July 14, 2008, updated August 29, 2008 and November 6, 2009

 

 

Update, November 6, 2008

Perhaps inevitably, one result of the outome of the recent Presidential election was a new round of rumors that President-elect Obama has proposed taxing PTPs as corporations.  With the help of Association members, we were able to track down the source of this rumor:  a memo circulated by an investment firm that was based on the Tax Policy Center analysis described below but like other summaries we have seen, neglected to include the all-important word "financial".   The investment firm has admitted that this was an error.   Therefore, it continues to be true that the only matter involving PTPs on which the President-elect has taken a public position is his cosponsorship of legislation--which has gone nowhere--to tax PTPs which are investment advisors as corporations.  We have no reason to believe that he has taken any position with regard to other PTPs.

 


Over the past several weeks, there have been reports in various publications that Democratic Presidential nominee Barack Obama has proposed to tax PTPs as corporations.  A June 27 report published by Lord Abbett entitled "Candidate Tax Proposals" listed "Tax publicly traded partnerships as 'C' corporations" among Senator Obama's positions; an August 11 Lehman Brothers "Washington Weekly stated that Senator Obama proposes to "apply corporate level of tax to PTP income"; and an August 24 editorial in the Seattle Times entitled Barack Obama's market populism states, "He proposes, for example, to make publicly traded partnerships pay corporate income tax."

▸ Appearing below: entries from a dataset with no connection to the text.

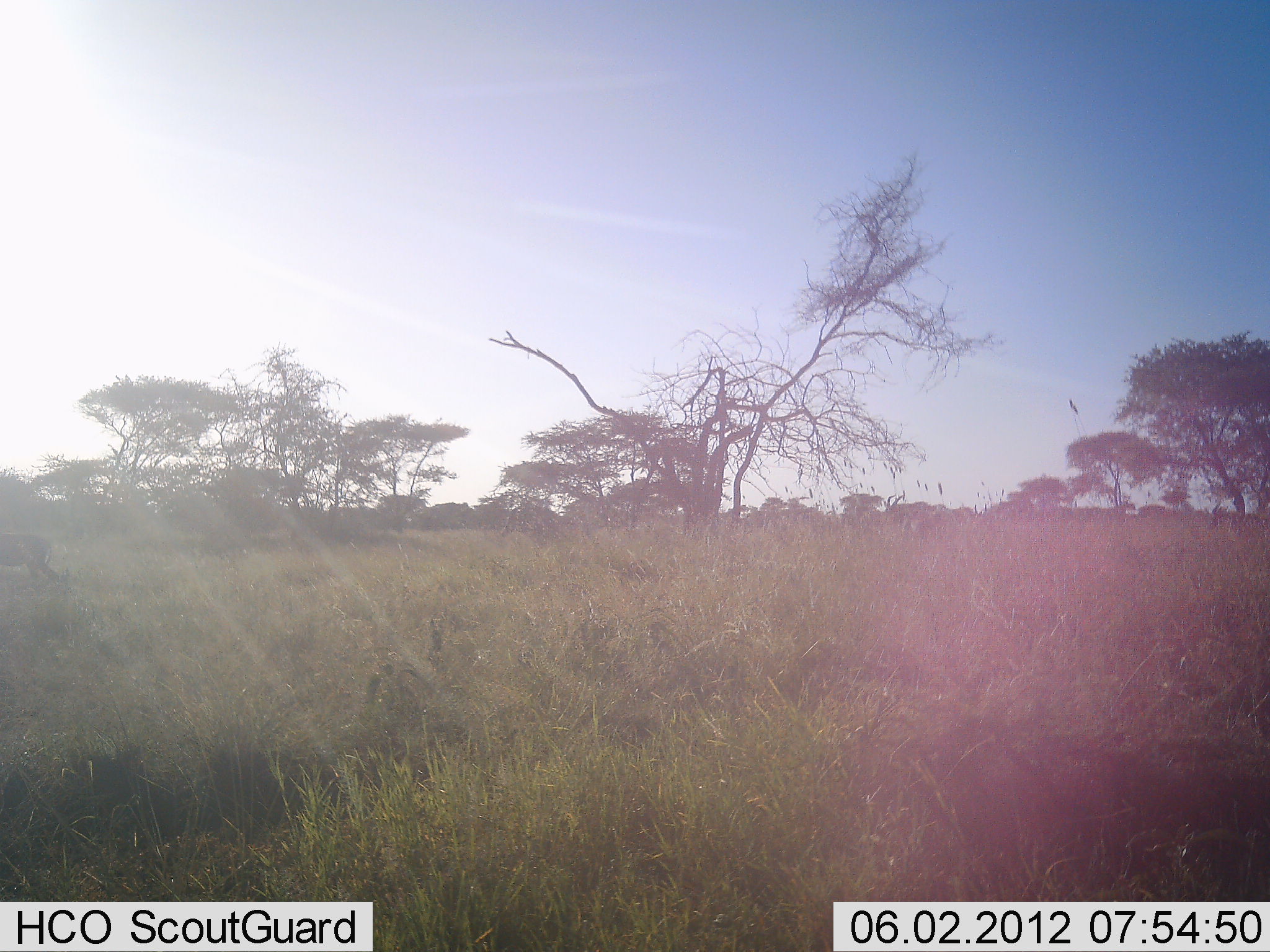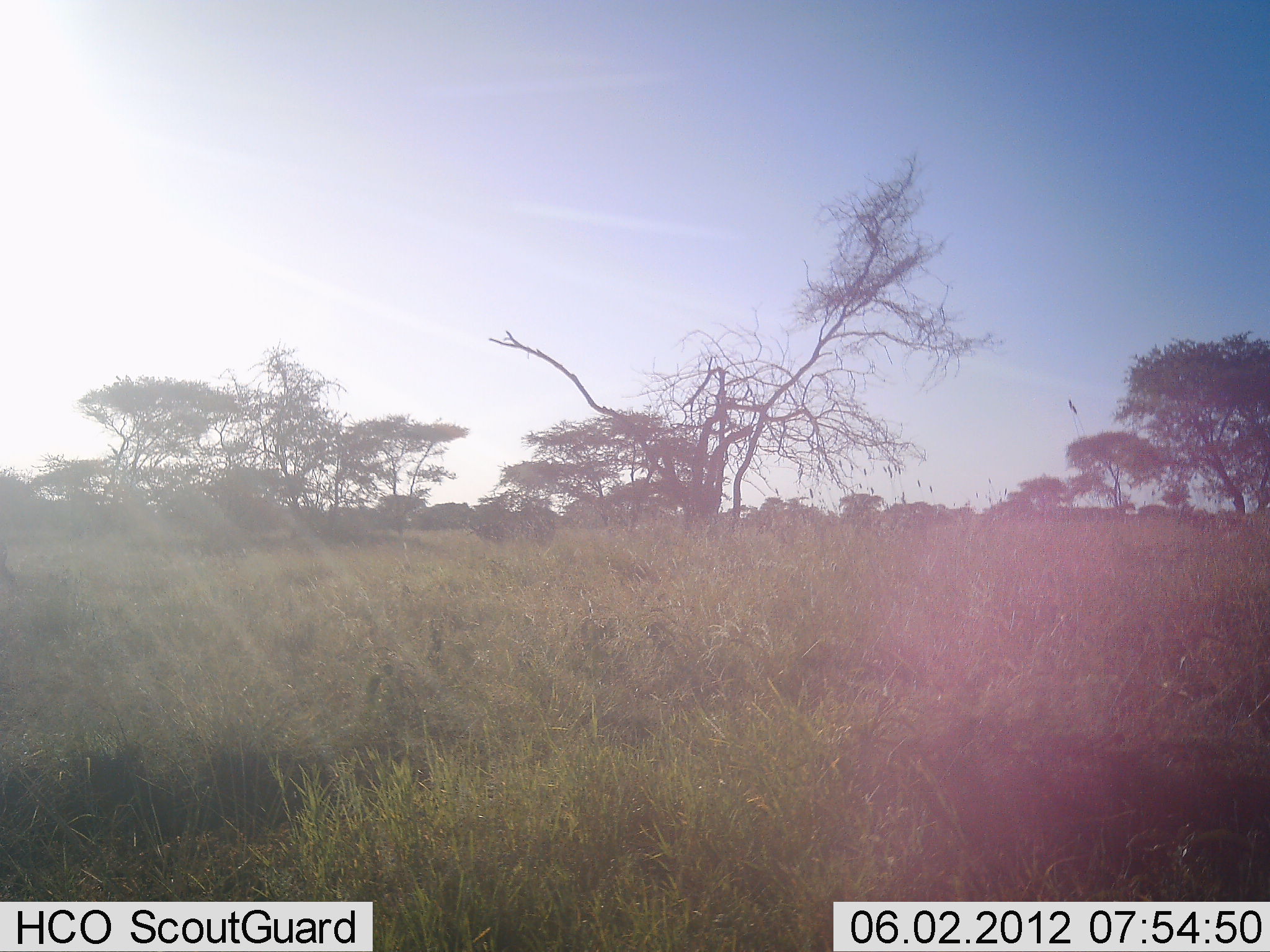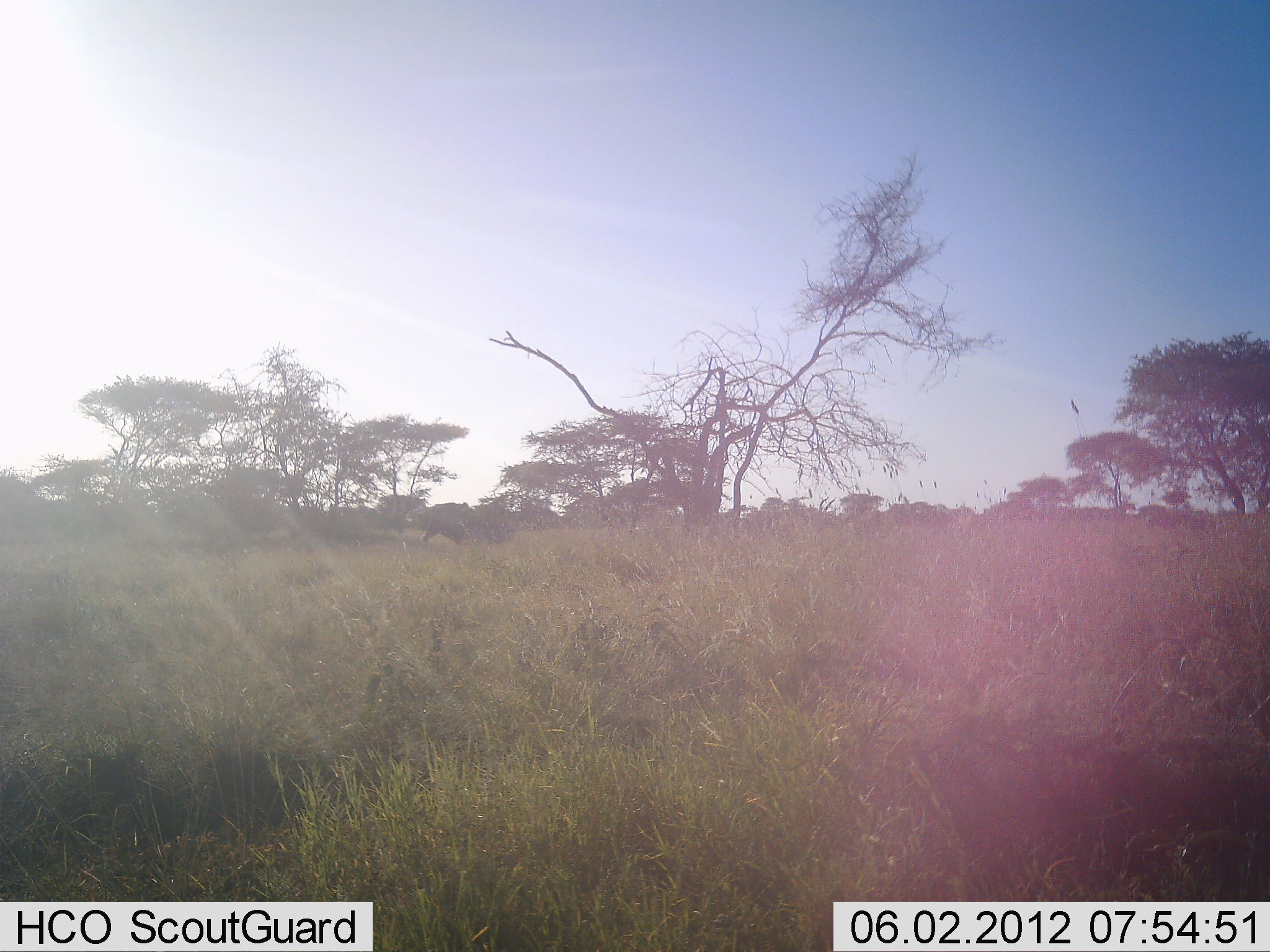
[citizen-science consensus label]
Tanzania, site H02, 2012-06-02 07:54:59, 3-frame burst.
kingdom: Animalia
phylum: Chordata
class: Mammalia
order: Artiodactyla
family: Bovidae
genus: Connochaetes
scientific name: Connochaetes taurinus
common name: blue wildebeest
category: wildebeest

We have found no evidence to date that Senator Obama has proposed taxing all PTPs as corporations.  The cited source for the Lord Abbett report is an analysis by the Tax Policy Center (a joint venture of the Urban Institute and Brookings Institution) titled A Preliminary Analysis of the 2008 Presidential Candidates' Tax Plans. This report summarizes Senator Obama's position as taxing publicly traded financial partnerships as C-corporations.   Only a few PTPs meet this description.

 

Both the Tax Policy Center and Lehman analyses are based on Senator Obama's support for and cosponsorship of S. 1624, the Baucus-Grassley bill which would address the issues related to carried interest earned by investment advisors through partnerships in this manner.   This bill applies only to the few PTPs which are investment advisers and would not affect the vast majority of PTPs.  Senator Obama has made statements opposing the taxation of carried interest as capital gains rather than ordinary income, but has made no statements of which we are aware regarding the tax treatment of PTPs apart from this issue.

 

The authors of both the Lord Abbett and Lehman reports have been contacted and have agreed that their analyses should have included the word "financial";  and the current version of the Lord Abbett report posted on its websitedoes so.